Tampoco Song to song (2017) será exhibida comercialmente en España, sin duda recelosos los distribuidores del cine de un director tan empeñado en hundir, uno tras otro, sus films. Aquí Malick presenta varios personajes interrelacionados de diversa manera entre ellos, todos de alguna forma vinculados a la música, su creación o su producción, todos buscando eso que llaman éxito, otra vez con repartazo: Michael Fassbender, Natalie Portman, Cate Blanchett, Ryan Gosling, Rooney Mara, Val Kilmer, Holly Hunter... y otra vez habrá que invocar aquello de ¡qué desperdicio!
Lo último que no es lo último
Vida oculta es la última película de Malick (por ahora, que ya tiene en postproducción The last planet, al parecer una revisión de algunos episodios de la vida de Jesucristo), en la que se nos cuenta (más o menos) la historia verídica de un austríaco que no cedió ante la corriente nazificadora de su país durante los años treinta y cuarenta y se convirtió en poco menos que un mártir; de hecho, en esta última etapa de la filmografía de Malick se viene observando una progresiva religiosidad que, por supuesto, casa muy bien con su tendencia a la solemnidad, a la prosopopeya, a una cierta e impostada teología. Este santo laico (próximamente quizá no tan laico, según parece) servirá como excusa para otra buena tanda de paisajes paradisíacos, en este caso del Tirol austríaco e italiano; para, de nuevo, la insoportable voz en off que no cesa nunca, que sigue y sigue como el conejito de Duracell; otra vez una música impenitente, ininterrumpida, monótona; otra vez actores lánguidos y etéreos deambulando por el plano; y otra vez, sobre todo, tres horas que no se acaban nunca, para contarnos algo que con ochenta minutos iba que chutaba... Menos mal que en este caso no ha habido desperdicio de actores, todos poco conocidos y tampoco especialmente dotados, salvo, por supuesto, el gran Bruno Ganz: ¡qué lástima de testamento cinematográfico el suyo con esta película, que ciertamente no le merece!
Resumiendo
Terrence Malick es, a nuestro entender, uno de esos blufs en los que el ser humano es perito desde que nos bajamos de los árboles: basta con que alguien quiera parecer elevado para que, sorprendentemente, haya cierta masa de prójimos que crea que, efectivamente, esa estatura es real. Porque su cine ha pasado de un inicial esteticismo que (parecía) tener cosas que decir, a una megalómana visión sobre el ser humano y su circunstancia, una mirada hueca (pretendiendo ser plena), pobre (queriendo ser rica), inane (buscando ser erudita), petulante (intentando ser intelectual) y fatua (procurando ser llana). Su cine, peleado con eso que llamamos la atención del espectador, naufraga en un mar de sensaciones que Terrence quiere extraer de la conjunción de imágenes estetizantes, temáticas idealizadas, declamaciones altisonantes, músicas monocordes, interpretaciones como de esfinge.

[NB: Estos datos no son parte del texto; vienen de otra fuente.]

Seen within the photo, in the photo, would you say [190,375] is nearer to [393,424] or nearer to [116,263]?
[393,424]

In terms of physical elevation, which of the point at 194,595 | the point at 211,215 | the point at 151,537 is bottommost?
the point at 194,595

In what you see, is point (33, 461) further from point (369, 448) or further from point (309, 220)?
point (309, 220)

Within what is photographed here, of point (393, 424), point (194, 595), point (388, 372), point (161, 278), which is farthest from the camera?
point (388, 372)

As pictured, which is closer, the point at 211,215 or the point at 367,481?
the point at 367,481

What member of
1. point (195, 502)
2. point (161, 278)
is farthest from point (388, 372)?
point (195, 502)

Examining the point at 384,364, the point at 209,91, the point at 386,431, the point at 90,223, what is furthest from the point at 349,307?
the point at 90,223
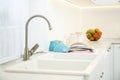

Terrence Malick, o cómo un ombligo puede dar tanto de sí. Terrence Malick, o la egolatría de quien se cree artista y, me temo, no pasa de artesano con un “mal viaje” encima. Terrence Malick, o cómo, de nuevo, se demuestra que el rey está desnudo...
Ilustración: Una imagen de Vida oculta (2019), última película estrenada de Terrence Malick.